§ Goal
Return the part of the SEC enforcement article between "Former SEC commissioner" and "rulemaking by enforcement.", inclusive, copied word for word.

§ Page text
###
Former SEC commissioner says agency is engaging in rulemaking by enforcement
As the Securities and Exchange Commission conducts investigations for the second round of its crackdown on inadequate mutual fund payment disclosures, critics are asserting the agency is engaging in rulemaking by enforcement.
Earlier this year, the SEC announced a $125 million settlement with 79 firms that had not told clients they received 12b-1 fees for recommending certain funds. The SEC found the firms promoted the high-fee share classes when less-expensive share classes were available in the same fund. The firms self-reported and avoided fines in an initiative the agency launched last year.
Now compliance lawyers are anticipating enforcement focused on firms that did not turn themselves in. The SEC is likely to examine revenue sharing and other payments beyond 12b-1 fees, and violators likely will incur civil penalties in addition to restitution, the lawyers say.
###
§ Data supplied
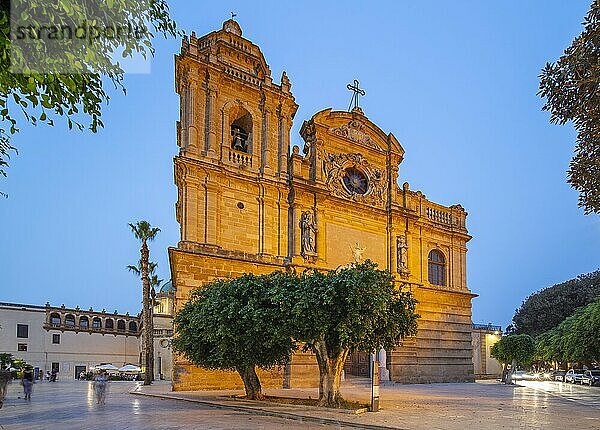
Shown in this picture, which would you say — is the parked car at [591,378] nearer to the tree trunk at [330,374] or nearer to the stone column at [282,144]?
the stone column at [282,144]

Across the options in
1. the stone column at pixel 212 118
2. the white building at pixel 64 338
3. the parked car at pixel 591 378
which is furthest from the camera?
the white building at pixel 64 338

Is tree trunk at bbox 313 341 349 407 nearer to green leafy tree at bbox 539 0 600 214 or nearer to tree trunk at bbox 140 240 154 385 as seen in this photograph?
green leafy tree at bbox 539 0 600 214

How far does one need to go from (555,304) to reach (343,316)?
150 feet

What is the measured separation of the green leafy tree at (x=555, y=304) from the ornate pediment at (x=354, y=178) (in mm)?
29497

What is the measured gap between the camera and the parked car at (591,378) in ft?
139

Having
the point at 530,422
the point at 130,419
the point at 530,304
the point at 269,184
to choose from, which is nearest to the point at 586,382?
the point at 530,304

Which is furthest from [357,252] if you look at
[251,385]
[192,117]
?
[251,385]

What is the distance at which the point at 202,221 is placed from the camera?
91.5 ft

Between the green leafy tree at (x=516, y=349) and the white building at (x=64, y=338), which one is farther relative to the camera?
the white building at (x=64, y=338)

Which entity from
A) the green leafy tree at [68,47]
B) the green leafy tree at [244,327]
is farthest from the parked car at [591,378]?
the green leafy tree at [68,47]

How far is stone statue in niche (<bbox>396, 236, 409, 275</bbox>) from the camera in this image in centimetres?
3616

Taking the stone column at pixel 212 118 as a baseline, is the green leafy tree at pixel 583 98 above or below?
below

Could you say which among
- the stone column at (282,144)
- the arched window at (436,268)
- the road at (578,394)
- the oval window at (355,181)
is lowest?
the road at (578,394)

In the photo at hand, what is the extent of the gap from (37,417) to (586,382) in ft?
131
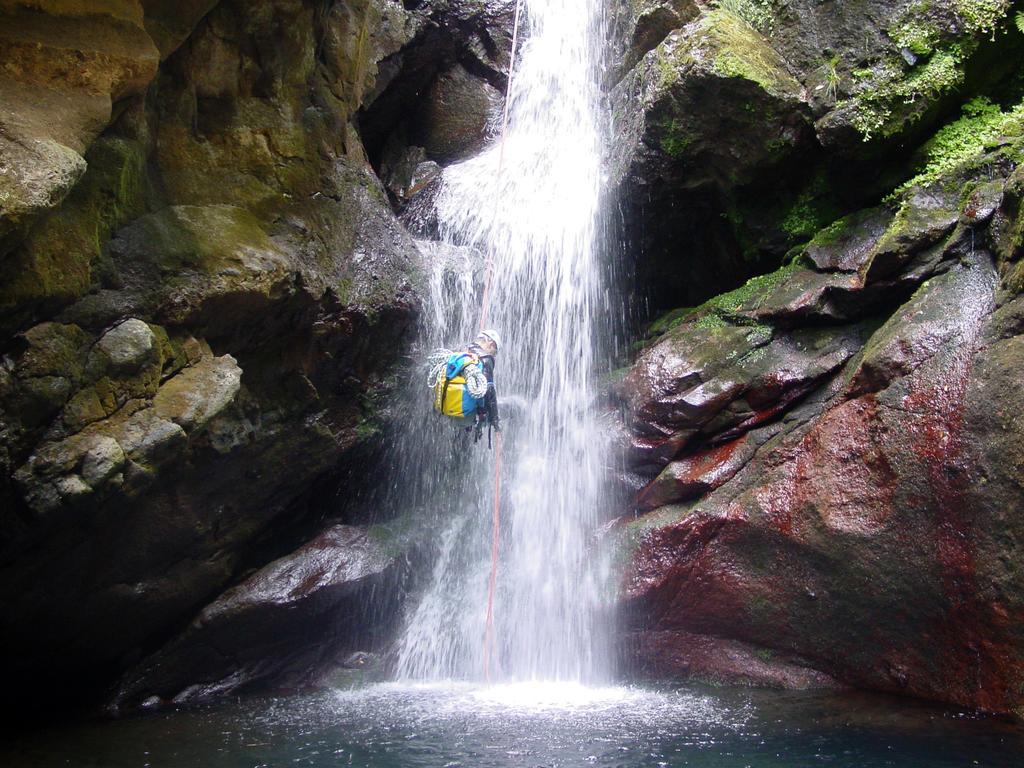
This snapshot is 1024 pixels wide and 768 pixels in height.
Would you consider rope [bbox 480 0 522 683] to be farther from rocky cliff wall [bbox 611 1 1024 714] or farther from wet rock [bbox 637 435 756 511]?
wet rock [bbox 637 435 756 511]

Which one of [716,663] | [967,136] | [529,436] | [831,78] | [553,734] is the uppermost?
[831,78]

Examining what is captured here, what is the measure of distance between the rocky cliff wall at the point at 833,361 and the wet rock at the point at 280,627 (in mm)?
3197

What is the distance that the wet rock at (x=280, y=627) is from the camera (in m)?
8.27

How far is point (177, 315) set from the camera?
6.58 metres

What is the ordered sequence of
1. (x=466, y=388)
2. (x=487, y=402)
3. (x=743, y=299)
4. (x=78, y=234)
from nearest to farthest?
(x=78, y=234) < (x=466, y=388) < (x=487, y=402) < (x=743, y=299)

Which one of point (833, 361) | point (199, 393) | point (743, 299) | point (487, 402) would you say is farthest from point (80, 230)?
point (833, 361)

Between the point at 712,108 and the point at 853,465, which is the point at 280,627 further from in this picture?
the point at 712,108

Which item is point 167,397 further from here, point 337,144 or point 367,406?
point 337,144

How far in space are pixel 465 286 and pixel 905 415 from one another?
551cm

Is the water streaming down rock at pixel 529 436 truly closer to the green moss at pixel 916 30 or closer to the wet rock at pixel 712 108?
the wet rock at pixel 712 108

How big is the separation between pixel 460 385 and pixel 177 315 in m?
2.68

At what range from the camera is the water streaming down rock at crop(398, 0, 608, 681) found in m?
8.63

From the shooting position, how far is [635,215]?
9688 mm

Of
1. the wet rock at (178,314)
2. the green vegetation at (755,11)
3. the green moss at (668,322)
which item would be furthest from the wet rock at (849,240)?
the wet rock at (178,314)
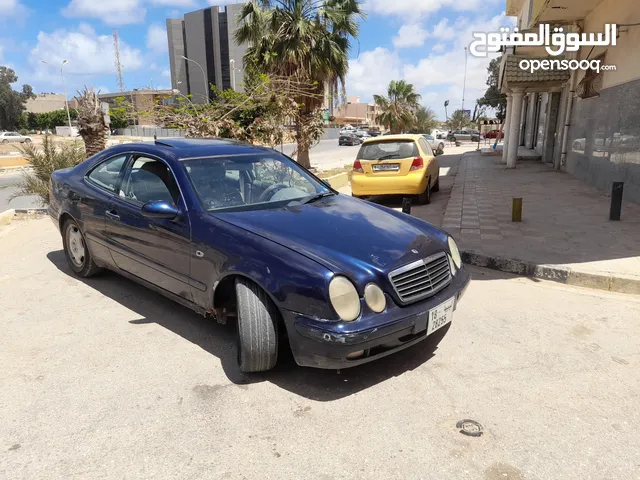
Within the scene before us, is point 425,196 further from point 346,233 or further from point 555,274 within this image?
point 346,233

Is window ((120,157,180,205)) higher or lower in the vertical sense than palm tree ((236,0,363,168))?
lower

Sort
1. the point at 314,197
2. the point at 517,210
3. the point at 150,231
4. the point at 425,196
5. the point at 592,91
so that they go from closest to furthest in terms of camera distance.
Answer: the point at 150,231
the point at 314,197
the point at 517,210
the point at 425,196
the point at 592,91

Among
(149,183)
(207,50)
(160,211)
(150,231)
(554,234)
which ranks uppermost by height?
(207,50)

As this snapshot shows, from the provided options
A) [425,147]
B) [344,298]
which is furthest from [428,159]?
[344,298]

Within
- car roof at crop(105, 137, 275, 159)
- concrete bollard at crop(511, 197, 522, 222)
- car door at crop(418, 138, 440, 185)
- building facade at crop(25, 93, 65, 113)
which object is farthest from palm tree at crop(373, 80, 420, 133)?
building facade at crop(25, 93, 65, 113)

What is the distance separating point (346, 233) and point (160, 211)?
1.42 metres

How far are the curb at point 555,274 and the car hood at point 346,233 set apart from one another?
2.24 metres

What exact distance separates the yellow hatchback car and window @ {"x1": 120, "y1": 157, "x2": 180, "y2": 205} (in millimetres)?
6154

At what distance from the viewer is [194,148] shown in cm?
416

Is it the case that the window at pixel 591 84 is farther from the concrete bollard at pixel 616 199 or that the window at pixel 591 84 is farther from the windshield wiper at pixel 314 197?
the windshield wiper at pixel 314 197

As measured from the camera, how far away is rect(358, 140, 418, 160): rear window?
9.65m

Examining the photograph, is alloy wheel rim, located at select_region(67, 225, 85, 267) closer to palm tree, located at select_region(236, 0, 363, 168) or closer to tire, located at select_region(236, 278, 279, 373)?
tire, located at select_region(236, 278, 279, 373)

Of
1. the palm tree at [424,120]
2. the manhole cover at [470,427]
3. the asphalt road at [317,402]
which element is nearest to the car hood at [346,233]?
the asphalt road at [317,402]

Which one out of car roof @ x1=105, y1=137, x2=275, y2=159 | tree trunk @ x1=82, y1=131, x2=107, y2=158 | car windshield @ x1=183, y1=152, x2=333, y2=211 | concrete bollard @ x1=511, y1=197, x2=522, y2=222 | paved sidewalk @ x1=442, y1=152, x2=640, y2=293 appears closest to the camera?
###
§ Exercise answer
Former SEC commissioner says agency is engaging in rulemaking by enforcement
As the Securities and Exchange Commission conducts investigations for the second round of its crackdown on inadequate mutual fund payment disclosures, critics are asserting the agency is engaging in rulemaking by enforcement.